# Seksualiteit > Mannen >  Erectiestoornissen - Artikels

## Agnes574

*Erectiestoornissen: raadpleeg uw arts*




> Erectiestoornissen komen voor bij 32% van de mannen ouder dan 40 jaar. Nochtans raadpleegt slechts 25% zijn arts om het probleem te bespreken. Bovendien wordt de raadpleging vaak op de lange baan geschoven. Jammer, want dit uitstel maakt het probleem alleen maar erger… 
> 
> *
> Durf uw erectieproblemen met uw arts bespreken* 
> 
> Tegenwoordig bestaan er oplossingen voor mannen die aan erectiestoornissen lijden.


Voor meer informatie: http://www.e-gezondheid.be/erectiest...ts/actueel/815

----------


## Agnes574

*Levitra*




> Levitra ® is ontwikkeld voor de behandeling van erectiestoornissen.

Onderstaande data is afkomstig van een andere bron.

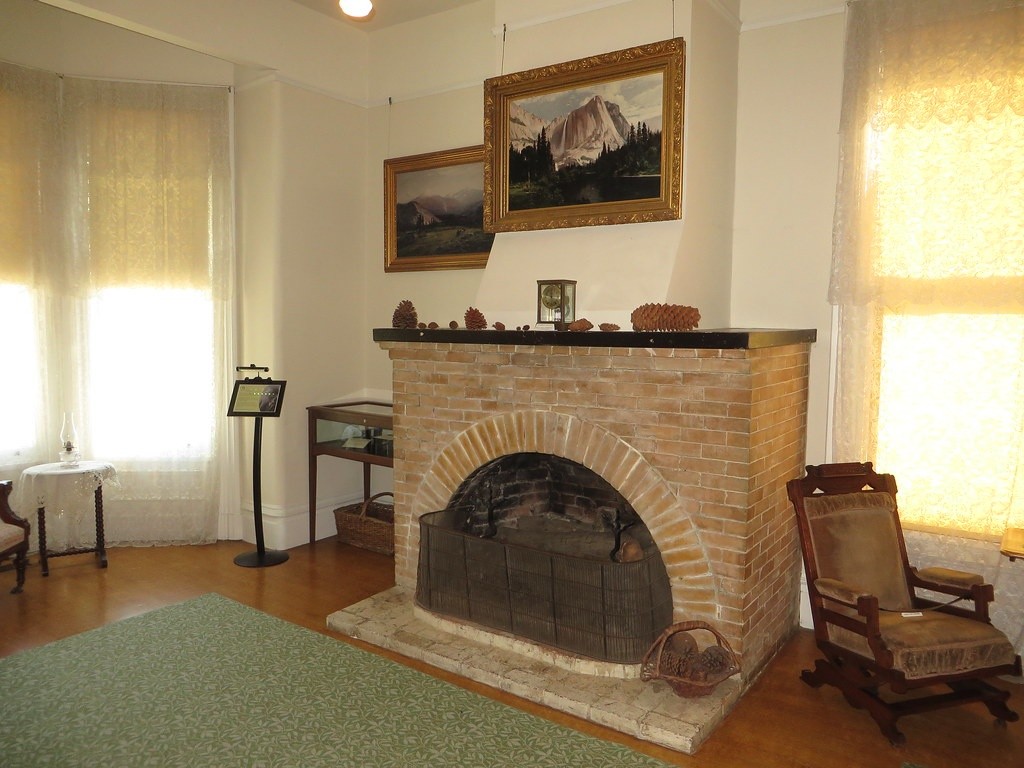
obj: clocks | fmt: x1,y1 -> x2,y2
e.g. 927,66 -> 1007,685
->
537,279 -> 578,330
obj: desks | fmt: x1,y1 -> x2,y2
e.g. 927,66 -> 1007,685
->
15,460 -> 121,577
306,401 -> 392,548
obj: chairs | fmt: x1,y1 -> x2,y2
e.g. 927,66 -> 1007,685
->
0,480 -> 30,586
787,460 -> 1024,749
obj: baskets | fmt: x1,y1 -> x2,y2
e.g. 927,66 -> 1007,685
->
333,491 -> 395,558
639,620 -> 742,698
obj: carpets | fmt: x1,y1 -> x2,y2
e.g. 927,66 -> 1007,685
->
0,592 -> 674,768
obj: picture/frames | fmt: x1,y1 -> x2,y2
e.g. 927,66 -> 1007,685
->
383,143 -> 495,273
483,36 -> 687,233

De Levitra ® erectiepil bevordert de bloedtoevoer naar de penis wanneer u seksueel geprikkeld wordt of opgewonden bent. Het is een geneesmiddel, geen afrodisiacum: u raakt er niet opgewonden van en u krijgt niet meer zin in seks. De Levitra ® erectiepil helpt u een erectie te krijgen in reactie op seksuele prikkeling. Het zorgt er ook voor dat de erectie lang genoeg aanhoudt om bevredigend seks te hebben.
> Bestel Levitra online bij dokteronline.com


Voor meer informatie: http://www.dokteronline.com/levitra/

----------


## Agnes574

*Erectiële Disfunctie*




> Voor een man zijn erectiestoornissen uiterst verontrustend. 
> Dikwijls lijkt het alsof die problemen zich plots, zonder reden, voordoen. 
> Nochtans is niets minder waar. Er bestaan inderdaad heel wat factoren die het risico op erectieproblemen verhogen. Deze problemen zijn dus te vermijden, als men tenminste de moeite doet om alle risicofactoren uit de weg te gaan. We bieden u hier een overzicht van die risicofactoren.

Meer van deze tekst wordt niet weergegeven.